Le président du RCT n’en est pas à sa première sortie médiatique. Mais celle-ci pourrait bien laisser des traces. Car le moins que l’on puisse dire est qu’elle n’a pas été très bien accueillie par la communauté des joueurs internationaux, notamment ceux issus de l’Océan Pacifique qui ont d’ores-et-déjà exprimé un certain nombre de critiques via les réseaux sociaux.

Indubitablement, la charge de Mourad Boudjellal ne brille pas par sa nuance. Et le rugby étant ce qu’il est, régler ses comptes publiquement plutôt qu’en famille n’est pas vu du meilleur œil.

Si le premier réflexe est de donner raison à ceux qui critiquent les outrances du président toulonnais et soulignent le risque qu’elles ne soient finalement contreproductives pour son club, on peut néanmoins avancer quelques arguments pour nuancer cette position.

En premier lieu, les contreperformances du RCT en général et de l’ailier All Black en particulier apparaissent suffisamment récurrentes pour ne pas penser que Mourad Boudjellal a déjà fait valoir en interne ses reproches.

Ensuite, la rémunération de l’international néo-zélandais, fixée à l’aune de ses prestations sous le maillot à la fougère, justifie que ce dernier se montre un peu moins économe de ses efforts. Car au-delà des choix contestables de son manager qui peuvent contribuer à expliquer ses difficultés, son manque d’implication devient un tantinet trop évidente pour que Patrice Collazo en endosse seul la responsabilité.

Enfin, de manière plus générale, la génération actuelle de joueurs, et notamment ceux dont les émoluments sont les plus importants, profite assez largement de la médiatisation accrue dont ils sont l’objet, en particulier sur les réseaux sociaux, pour faire fructifier leur image et en tirer des compléments de rémunérations.
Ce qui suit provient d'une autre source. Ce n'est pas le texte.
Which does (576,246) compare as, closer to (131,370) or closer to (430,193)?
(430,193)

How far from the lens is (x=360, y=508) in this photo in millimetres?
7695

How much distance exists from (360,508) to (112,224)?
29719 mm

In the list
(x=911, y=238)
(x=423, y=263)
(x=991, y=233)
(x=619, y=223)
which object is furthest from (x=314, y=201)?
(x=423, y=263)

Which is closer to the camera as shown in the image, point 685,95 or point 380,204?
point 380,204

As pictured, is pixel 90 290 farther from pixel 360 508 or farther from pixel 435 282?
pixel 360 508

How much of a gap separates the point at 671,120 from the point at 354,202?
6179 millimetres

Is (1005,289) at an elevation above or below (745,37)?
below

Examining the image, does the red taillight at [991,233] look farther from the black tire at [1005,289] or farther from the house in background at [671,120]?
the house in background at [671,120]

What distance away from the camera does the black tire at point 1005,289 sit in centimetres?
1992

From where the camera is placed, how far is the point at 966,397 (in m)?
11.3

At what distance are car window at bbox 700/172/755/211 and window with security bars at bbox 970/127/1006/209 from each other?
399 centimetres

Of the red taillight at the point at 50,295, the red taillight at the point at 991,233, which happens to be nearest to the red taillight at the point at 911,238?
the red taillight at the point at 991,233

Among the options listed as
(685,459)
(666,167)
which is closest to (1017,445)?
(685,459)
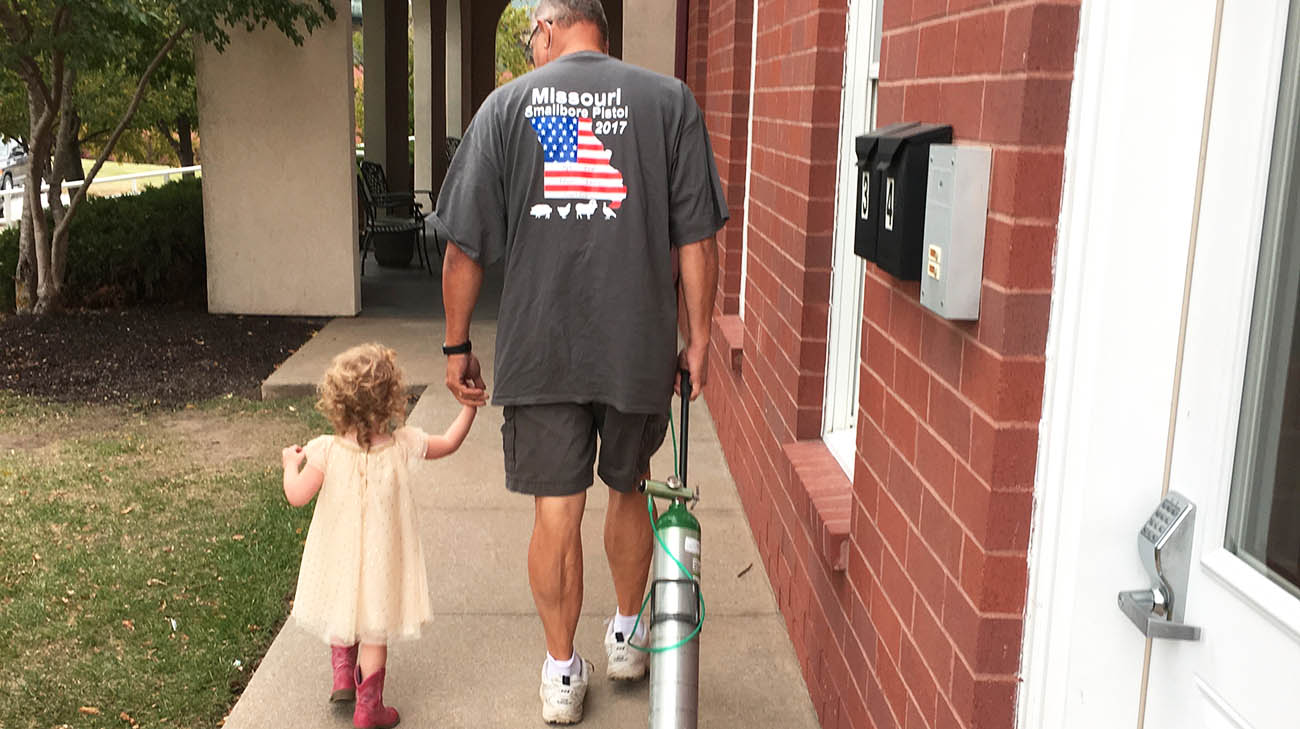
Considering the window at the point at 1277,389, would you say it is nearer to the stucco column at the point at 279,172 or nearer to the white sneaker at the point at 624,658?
the white sneaker at the point at 624,658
Dès lors, même si l’on peut se montrer réservé à l’égard des critiques un peu systématiques formulées par les dirigeants du rugby professionnel à l’égard de leurs salariés, il est difficile de ne pas y voir une évolution que les joueurs eux-mêmes ont contribué à forger.

A l’ère du rugby 2.0, le linge sale se lave désormais dans une sphère qui déborde celle du club. Mais après tout, faut-il totalement s’en désoler ? Car l’histoire de ce sport regorge de bisbilles qui auraient certainement gagné à ne pas rester confinées dans les vestiaires ou les bureaux des hiérarques de la chose ovale.